I grew up in a small town

I grew up in a small town.
it certainly wasn’t a perfect place
but there was something there that
set it apart from “The City”
a thing called “eye-contact”
I certainly didn’t know
everybody in town
but more often than not
the people I passed were,
if not friends,
at least familiar faces.
If “hellos” were note exchanged,
there was at least a wave or a nod
that acknowledged the other’s presence.

Now I live in “The City”
where the modus operandi is
keep your head down, and
certainly DON’T look a complete stranger
in the eye

And so we walk alone
absorbed in our own thoughts
and ignore the fact that
there are others around us who have
their own hopes, desires, struggles, regrets

So one of these days, when I work up the courage
(and when I have someone behind me
with a hidden video camera)
I’m gonna walk down a busy sidewalk
and with every person that is coming the other way,
I’m gonna raise up my hand and say, “HI FIVE!!”

Then I’m gonna go home,
watch the video,
and laugh myself silly
at the confused looks,
the surprised looks,
and hopefully…
…at least a few smiles!


I couldn’t resist writing a second poem for the “City” prompt over at dVerse.


9 thoughts on “I grew up in a small town

  1. Read both and enjoyed both. I can understand how you are in each setting. In the south you do need to show some identifying voice or eye contact, or else be considered rude. Did you ever notice how people not from an area almost have a heart attack if you recognize their presence with a hello, hey, hi? All truth in these two poems.

  2. I am sure you would receive a few surprised looks indeed, but hopefully people would enjoy…..and smile. And who knows, they might continue on doing the same. What a nice tradition to start.

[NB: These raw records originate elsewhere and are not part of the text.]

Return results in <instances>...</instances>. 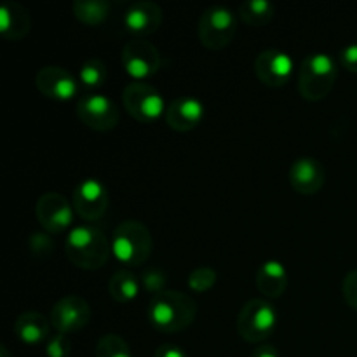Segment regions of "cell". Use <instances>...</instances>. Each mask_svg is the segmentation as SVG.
<instances>
[{
    "mask_svg": "<svg viewBox=\"0 0 357 357\" xmlns=\"http://www.w3.org/2000/svg\"><path fill=\"white\" fill-rule=\"evenodd\" d=\"M197 317V303L190 295L174 289L153 295L149 303V321L157 331L178 333L190 326Z\"/></svg>",
    "mask_w": 357,
    "mask_h": 357,
    "instance_id": "6da1fadb",
    "label": "cell"
},
{
    "mask_svg": "<svg viewBox=\"0 0 357 357\" xmlns=\"http://www.w3.org/2000/svg\"><path fill=\"white\" fill-rule=\"evenodd\" d=\"M65 253L75 267L96 271L110 258L112 243L98 227L77 225L66 236Z\"/></svg>",
    "mask_w": 357,
    "mask_h": 357,
    "instance_id": "7a4b0ae2",
    "label": "cell"
},
{
    "mask_svg": "<svg viewBox=\"0 0 357 357\" xmlns=\"http://www.w3.org/2000/svg\"><path fill=\"white\" fill-rule=\"evenodd\" d=\"M153 250V239L146 225L139 220H124L112 236V253L121 264L138 267L149 260Z\"/></svg>",
    "mask_w": 357,
    "mask_h": 357,
    "instance_id": "3957f363",
    "label": "cell"
},
{
    "mask_svg": "<svg viewBox=\"0 0 357 357\" xmlns=\"http://www.w3.org/2000/svg\"><path fill=\"white\" fill-rule=\"evenodd\" d=\"M335 59L326 52H314L302 61L298 72V91L303 100H324L337 82Z\"/></svg>",
    "mask_w": 357,
    "mask_h": 357,
    "instance_id": "277c9868",
    "label": "cell"
},
{
    "mask_svg": "<svg viewBox=\"0 0 357 357\" xmlns=\"http://www.w3.org/2000/svg\"><path fill=\"white\" fill-rule=\"evenodd\" d=\"M278 310L268 300L251 298L237 314V333L244 342L261 344L272 337L278 328Z\"/></svg>",
    "mask_w": 357,
    "mask_h": 357,
    "instance_id": "5b68a950",
    "label": "cell"
},
{
    "mask_svg": "<svg viewBox=\"0 0 357 357\" xmlns=\"http://www.w3.org/2000/svg\"><path fill=\"white\" fill-rule=\"evenodd\" d=\"M237 35V16L223 6L202 10L197 23V37L209 51H222Z\"/></svg>",
    "mask_w": 357,
    "mask_h": 357,
    "instance_id": "8992f818",
    "label": "cell"
},
{
    "mask_svg": "<svg viewBox=\"0 0 357 357\" xmlns=\"http://www.w3.org/2000/svg\"><path fill=\"white\" fill-rule=\"evenodd\" d=\"M122 103L132 119L145 122V124H150L166 115L167 108L162 94L155 87L146 82H138V80L124 87Z\"/></svg>",
    "mask_w": 357,
    "mask_h": 357,
    "instance_id": "52a82bcc",
    "label": "cell"
},
{
    "mask_svg": "<svg viewBox=\"0 0 357 357\" xmlns=\"http://www.w3.org/2000/svg\"><path fill=\"white\" fill-rule=\"evenodd\" d=\"M121 61L129 77L143 82L159 72L160 52L152 42L135 38L122 47Z\"/></svg>",
    "mask_w": 357,
    "mask_h": 357,
    "instance_id": "ba28073f",
    "label": "cell"
},
{
    "mask_svg": "<svg viewBox=\"0 0 357 357\" xmlns=\"http://www.w3.org/2000/svg\"><path fill=\"white\" fill-rule=\"evenodd\" d=\"M77 115L84 126L100 132L112 131L121 121L119 107L105 94H86L80 98L77 101Z\"/></svg>",
    "mask_w": 357,
    "mask_h": 357,
    "instance_id": "9c48e42d",
    "label": "cell"
},
{
    "mask_svg": "<svg viewBox=\"0 0 357 357\" xmlns=\"http://www.w3.org/2000/svg\"><path fill=\"white\" fill-rule=\"evenodd\" d=\"M73 204L59 192H45L38 197L35 216L47 234H61L73 222Z\"/></svg>",
    "mask_w": 357,
    "mask_h": 357,
    "instance_id": "30bf717a",
    "label": "cell"
},
{
    "mask_svg": "<svg viewBox=\"0 0 357 357\" xmlns=\"http://www.w3.org/2000/svg\"><path fill=\"white\" fill-rule=\"evenodd\" d=\"M49 319L58 333L72 335L89 324L91 305L84 296L66 295L52 305Z\"/></svg>",
    "mask_w": 357,
    "mask_h": 357,
    "instance_id": "8fae6325",
    "label": "cell"
},
{
    "mask_svg": "<svg viewBox=\"0 0 357 357\" xmlns=\"http://www.w3.org/2000/svg\"><path fill=\"white\" fill-rule=\"evenodd\" d=\"M72 204L77 215L86 222H98L107 213L110 195L107 187L96 178H86L75 187Z\"/></svg>",
    "mask_w": 357,
    "mask_h": 357,
    "instance_id": "7c38bea8",
    "label": "cell"
},
{
    "mask_svg": "<svg viewBox=\"0 0 357 357\" xmlns=\"http://www.w3.org/2000/svg\"><path fill=\"white\" fill-rule=\"evenodd\" d=\"M295 63L293 58L279 49H265L255 59V73L268 87H281L291 79Z\"/></svg>",
    "mask_w": 357,
    "mask_h": 357,
    "instance_id": "4fadbf2b",
    "label": "cell"
},
{
    "mask_svg": "<svg viewBox=\"0 0 357 357\" xmlns=\"http://www.w3.org/2000/svg\"><path fill=\"white\" fill-rule=\"evenodd\" d=\"M35 86L49 100L68 101L79 93V82L63 66H42L35 75Z\"/></svg>",
    "mask_w": 357,
    "mask_h": 357,
    "instance_id": "5bb4252c",
    "label": "cell"
},
{
    "mask_svg": "<svg viewBox=\"0 0 357 357\" xmlns=\"http://www.w3.org/2000/svg\"><path fill=\"white\" fill-rule=\"evenodd\" d=\"M164 119L173 131L188 132L197 128L204 119V105L194 96L174 98L167 105Z\"/></svg>",
    "mask_w": 357,
    "mask_h": 357,
    "instance_id": "9a60e30c",
    "label": "cell"
},
{
    "mask_svg": "<svg viewBox=\"0 0 357 357\" xmlns=\"http://www.w3.org/2000/svg\"><path fill=\"white\" fill-rule=\"evenodd\" d=\"M162 9L152 0H138L126 9L124 26L138 37L153 33L162 24Z\"/></svg>",
    "mask_w": 357,
    "mask_h": 357,
    "instance_id": "2e32d148",
    "label": "cell"
},
{
    "mask_svg": "<svg viewBox=\"0 0 357 357\" xmlns=\"http://www.w3.org/2000/svg\"><path fill=\"white\" fill-rule=\"evenodd\" d=\"M289 183L293 190H296L302 195H314L323 188L324 180V167L323 164L317 162L316 159L310 157H300L289 167Z\"/></svg>",
    "mask_w": 357,
    "mask_h": 357,
    "instance_id": "e0dca14e",
    "label": "cell"
},
{
    "mask_svg": "<svg viewBox=\"0 0 357 357\" xmlns=\"http://www.w3.org/2000/svg\"><path fill=\"white\" fill-rule=\"evenodd\" d=\"M31 30L30 10L20 2H7L0 7V35L7 40H23Z\"/></svg>",
    "mask_w": 357,
    "mask_h": 357,
    "instance_id": "ac0fdd59",
    "label": "cell"
},
{
    "mask_svg": "<svg viewBox=\"0 0 357 357\" xmlns=\"http://www.w3.org/2000/svg\"><path fill=\"white\" fill-rule=\"evenodd\" d=\"M257 282L258 291L267 298H279L284 295L286 288H288L289 275L284 265L278 260H267L260 265L257 272Z\"/></svg>",
    "mask_w": 357,
    "mask_h": 357,
    "instance_id": "d6986e66",
    "label": "cell"
},
{
    "mask_svg": "<svg viewBox=\"0 0 357 357\" xmlns=\"http://www.w3.org/2000/svg\"><path fill=\"white\" fill-rule=\"evenodd\" d=\"M51 319L40 312L28 310L20 314L14 321V335L26 345H38L49 337Z\"/></svg>",
    "mask_w": 357,
    "mask_h": 357,
    "instance_id": "ffe728a7",
    "label": "cell"
},
{
    "mask_svg": "<svg viewBox=\"0 0 357 357\" xmlns=\"http://www.w3.org/2000/svg\"><path fill=\"white\" fill-rule=\"evenodd\" d=\"M108 293L119 303L132 302L139 293L138 278L128 268H121L108 281Z\"/></svg>",
    "mask_w": 357,
    "mask_h": 357,
    "instance_id": "44dd1931",
    "label": "cell"
},
{
    "mask_svg": "<svg viewBox=\"0 0 357 357\" xmlns=\"http://www.w3.org/2000/svg\"><path fill=\"white\" fill-rule=\"evenodd\" d=\"M275 16L274 3L268 0H246L237 7V17L250 26H265Z\"/></svg>",
    "mask_w": 357,
    "mask_h": 357,
    "instance_id": "7402d4cb",
    "label": "cell"
},
{
    "mask_svg": "<svg viewBox=\"0 0 357 357\" xmlns=\"http://www.w3.org/2000/svg\"><path fill=\"white\" fill-rule=\"evenodd\" d=\"M73 14L77 20L89 26L101 24L108 17L112 3L108 0H75L73 2Z\"/></svg>",
    "mask_w": 357,
    "mask_h": 357,
    "instance_id": "603a6c76",
    "label": "cell"
},
{
    "mask_svg": "<svg viewBox=\"0 0 357 357\" xmlns=\"http://www.w3.org/2000/svg\"><path fill=\"white\" fill-rule=\"evenodd\" d=\"M108 70L107 65L103 63V59L100 58H89L82 63L79 72V79L82 82V86H86L87 89H96L101 87L107 82Z\"/></svg>",
    "mask_w": 357,
    "mask_h": 357,
    "instance_id": "cb8c5ba5",
    "label": "cell"
},
{
    "mask_svg": "<svg viewBox=\"0 0 357 357\" xmlns=\"http://www.w3.org/2000/svg\"><path fill=\"white\" fill-rule=\"evenodd\" d=\"M96 357H132L129 344L115 333H107L98 340Z\"/></svg>",
    "mask_w": 357,
    "mask_h": 357,
    "instance_id": "d4e9b609",
    "label": "cell"
},
{
    "mask_svg": "<svg viewBox=\"0 0 357 357\" xmlns=\"http://www.w3.org/2000/svg\"><path fill=\"white\" fill-rule=\"evenodd\" d=\"M216 279H218V275L213 267H208V265L197 267L188 275V288L195 293H206L216 284Z\"/></svg>",
    "mask_w": 357,
    "mask_h": 357,
    "instance_id": "484cf974",
    "label": "cell"
},
{
    "mask_svg": "<svg viewBox=\"0 0 357 357\" xmlns=\"http://www.w3.org/2000/svg\"><path fill=\"white\" fill-rule=\"evenodd\" d=\"M166 272L160 271V268H149V271L143 272L142 275V284L143 288L149 293L153 295H159V293L166 291Z\"/></svg>",
    "mask_w": 357,
    "mask_h": 357,
    "instance_id": "4316f807",
    "label": "cell"
},
{
    "mask_svg": "<svg viewBox=\"0 0 357 357\" xmlns=\"http://www.w3.org/2000/svg\"><path fill=\"white\" fill-rule=\"evenodd\" d=\"M45 352L47 357H70L72 354V340L68 335L56 333L54 337L49 338L47 345H45Z\"/></svg>",
    "mask_w": 357,
    "mask_h": 357,
    "instance_id": "83f0119b",
    "label": "cell"
},
{
    "mask_svg": "<svg viewBox=\"0 0 357 357\" xmlns=\"http://www.w3.org/2000/svg\"><path fill=\"white\" fill-rule=\"evenodd\" d=\"M342 291H344V298L349 307L357 312V268L345 275L344 282H342Z\"/></svg>",
    "mask_w": 357,
    "mask_h": 357,
    "instance_id": "f1b7e54d",
    "label": "cell"
},
{
    "mask_svg": "<svg viewBox=\"0 0 357 357\" xmlns=\"http://www.w3.org/2000/svg\"><path fill=\"white\" fill-rule=\"evenodd\" d=\"M28 246H30L31 253L38 255V257H47L52 250V239L49 234L37 232L28 239Z\"/></svg>",
    "mask_w": 357,
    "mask_h": 357,
    "instance_id": "f546056e",
    "label": "cell"
},
{
    "mask_svg": "<svg viewBox=\"0 0 357 357\" xmlns=\"http://www.w3.org/2000/svg\"><path fill=\"white\" fill-rule=\"evenodd\" d=\"M340 59L345 68L357 73V44H351L344 47V51L340 52Z\"/></svg>",
    "mask_w": 357,
    "mask_h": 357,
    "instance_id": "4dcf8cb0",
    "label": "cell"
},
{
    "mask_svg": "<svg viewBox=\"0 0 357 357\" xmlns=\"http://www.w3.org/2000/svg\"><path fill=\"white\" fill-rule=\"evenodd\" d=\"M153 357H187L185 351L181 347L174 344H162L159 349L155 351Z\"/></svg>",
    "mask_w": 357,
    "mask_h": 357,
    "instance_id": "1f68e13d",
    "label": "cell"
},
{
    "mask_svg": "<svg viewBox=\"0 0 357 357\" xmlns=\"http://www.w3.org/2000/svg\"><path fill=\"white\" fill-rule=\"evenodd\" d=\"M251 357H281L279 356V351L274 347V345H258L253 352H251Z\"/></svg>",
    "mask_w": 357,
    "mask_h": 357,
    "instance_id": "d6a6232c",
    "label": "cell"
},
{
    "mask_svg": "<svg viewBox=\"0 0 357 357\" xmlns=\"http://www.w3.org/2000/svg\"><path fill=\"white\" fill-rule=\"evenodd\" d=\"M0 357H13L10 356V352L7 351L6 345H2V347H0Z\"/></svg>",
    "mask_w": 357,
    "mask_h": 357,
    "instance_id": "836d02e7",
    "label": "cell"
}]
</instances>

  3. Good one Bryan, yes I know that place. But in the early morning when I go for a walk it is etiquette to say hello to fellow walkers, the same people you will probably ignore later in the day.

  4. haha i hope you do…and i hope you share the video…that would shock some people for sure…with so many others around it becomes so easy to be anonymous…and in doing that we lose a bit of our heart as well…the connection we have with others….

    hi five!

  5. I love this especially because my son, who is delightfully Outside the Box, delights in greeting passersby with huge waves and smiles, with “Say Yes, Yes, Yes to Life!” and with all manner of effusive warmth. Some people are very uncomfortable and skitter away. But I am always amazed at how many more, after a startled moment, respond with smiles. People in big cities are starved for connection.

  6. i grew up in new york city, so i know what you mean about no eye contact, but there is eye contact, if you want it. it’s always there. but when you’re a kid, no, you don’t know how to do it. guess it makes for good leadership skills.